The cannabis plant contains more than one hundred and twenty cannabinoids. The two most popular cannabinoids are THC and CBD. However, other lesser-known cannabinoids are CBN and CBG. Each cannabinoid contains unique properties hence providing varying effects. Some effects of CBD include pain and anxiety relief. On the other hand, THC is known for producing psychoactive effects and may lead to psychotic symptoms like hallucinations. Before using any cannabinoid, do your research and know the effects it provides to help you deal with your current condition. Also, you should talk to your doctor to help you know the ideal dosage for your body.

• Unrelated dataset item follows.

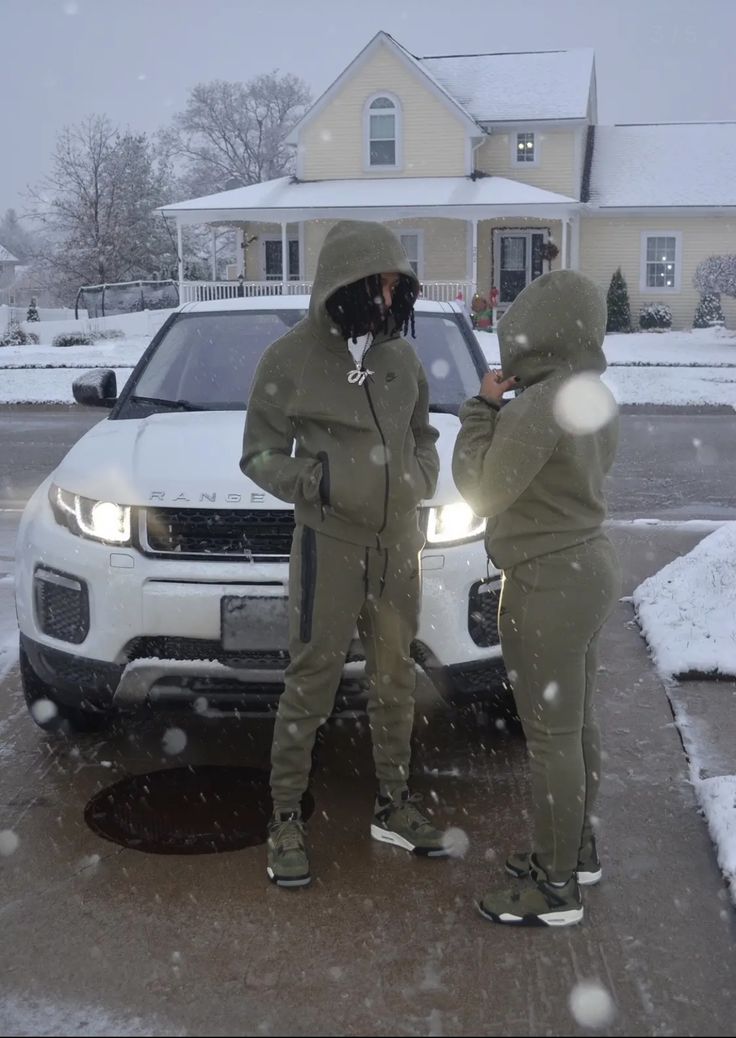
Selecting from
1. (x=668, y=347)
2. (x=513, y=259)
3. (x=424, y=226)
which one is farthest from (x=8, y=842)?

Casajuana Kögel, C., López-Pelayo, H., Balcells-Olivero, M. M., Colom, J., & Gual, A. (2018). Psychoactive constituents of cannabis and their clinical implications: a systematic review. Adicciones, 30(2).
Eskander, J. P., Spall, J., Spall, A., Shah, R. V., & Kaye, A. D. (2020). Cannabidiol (CBD) as a treatment of acute and chronic back pain: A case series and literature review. J Opioid Manag, 16(3), 215-8.
White, C. M. (2019). A review of human studies assessing cannabidiol's (CBD) therapeutic actions and potential. The Journal of Clinical Pharmacology, 59(7), 923-934.
Wong, H., & Cairns, B. E. (2019). Cannabidiol, cannabinol and their combinations act as peripheral analgesics in a rat model of myofascial pain. Archives of oral biology, 104, 33-39.
Zagožen, M., Čerenak, A., & Kreft, S. (2021). Cannabigerol and cannabichromene in Cannabis sativa L. Acta Pharmaceutica, 71(3), 355-364.